Cadere nella depressione è come venire risucchiati in un nero abisso liquido: una discesa involontaria nei gorghi di un oceano sconosciuto, in cui vengono precipitati, talvolta, anche i più esperti marinai: uomini e donne vitali, che sembravano scoppiare di salute e di energia, ma che, quasi da un giorno all'altro, non paiono più gli stessi: il loro sguardo si spegne, la loro sicurezza si sbriciola ed eccoli lì, smarriti e disperati, quasi schiacciati da una forza tremenda e incomprensibile, della quale essi stessi, non che i loro amici e i più stretti congiunti, ignorano l'origine e dei cui effetti devastanti non sanno darsi una ragione.

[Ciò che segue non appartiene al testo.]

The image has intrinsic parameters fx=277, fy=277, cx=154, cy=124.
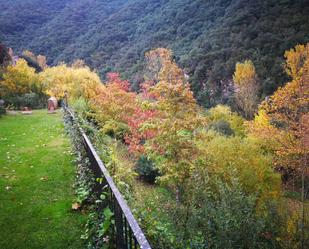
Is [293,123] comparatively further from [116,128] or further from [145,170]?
[116,128]

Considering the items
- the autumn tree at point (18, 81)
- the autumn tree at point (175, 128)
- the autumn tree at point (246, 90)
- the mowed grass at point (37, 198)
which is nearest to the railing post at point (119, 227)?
the mowed grass at point (37, 198)

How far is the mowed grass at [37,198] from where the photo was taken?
14.7 feet

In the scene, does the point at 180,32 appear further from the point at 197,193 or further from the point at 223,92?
the point at 197,193

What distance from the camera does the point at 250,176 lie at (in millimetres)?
17734

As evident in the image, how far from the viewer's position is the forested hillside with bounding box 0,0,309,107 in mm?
56500

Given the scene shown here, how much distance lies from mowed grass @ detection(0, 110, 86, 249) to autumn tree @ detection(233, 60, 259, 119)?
116 ft

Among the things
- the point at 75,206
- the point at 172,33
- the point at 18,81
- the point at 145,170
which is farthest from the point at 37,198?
the point at 172,33

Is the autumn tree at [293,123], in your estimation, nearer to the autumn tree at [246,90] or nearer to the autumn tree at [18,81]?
the autumn tree at [246,90]

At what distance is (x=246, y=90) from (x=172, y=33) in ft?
141

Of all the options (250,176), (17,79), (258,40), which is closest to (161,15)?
(258,40)

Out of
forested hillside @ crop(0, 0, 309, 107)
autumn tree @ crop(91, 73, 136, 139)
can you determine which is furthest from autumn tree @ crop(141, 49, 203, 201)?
forested hillside @ crop(0, 0, 309, 107)

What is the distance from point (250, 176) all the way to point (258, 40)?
4904 cm

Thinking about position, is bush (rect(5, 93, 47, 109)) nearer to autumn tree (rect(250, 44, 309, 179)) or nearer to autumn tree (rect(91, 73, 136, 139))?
autumn tree (rect(91, 73, 136, 139))

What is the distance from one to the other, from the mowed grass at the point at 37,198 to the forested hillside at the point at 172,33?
44005 millimetres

Quelli che ne sono usciti - ma chi ne è stato vittima in forma grave non si ritiene mai guarito del tutto, sente sempre un spada di Damocle pendere minacciosamente sul proprio capo - non sono più gli stessi di prima: qualche cosa, in loro, è cambiato per sempre; lo sguardo tradisce una esperienza inaudita e per molti aspetti misteriosa, vissuta sulla propria pelle, come sarebbe quella di affrontare un orso infuriato a mani nude.
Questi uomini e queste donne, che si sentono un po' come dei prigionieri rilasciati solo temporaneamente da un nemico imprevedibile e tirannico, hanno ora qualcosa di alieno in sé; portano il peso di una vicenda che non può essere spiegata a parole, che non può essere comunicata né realmente condivisa; e la stessa cosa vale per chi sia stato sfiorato dall'ala della morte.
Quando Nietzsche affermava che nessuno può guardare troppo a lungo dentro l'abisso, senza che l'abisso incominci a guardare, a sua volta, dentro di lui, esprimeva una profonda verità: ci sono esperienze dalle quali non si ritorna indietro così come si era prima; nelle quali è come se il nostro vecchio io fosse stato spezzato una volta per sempre.
Si può rinascere da tali esperienze?
Sono esse sempre e solo distruttive, oppure possono rappresentare un momento di profonda consapevolezza e, dunque, di crescita spirituale complessiva per colui o per colei cui è toccato in sorte di esplorare questa regione sconosciuta e un po' paurosa?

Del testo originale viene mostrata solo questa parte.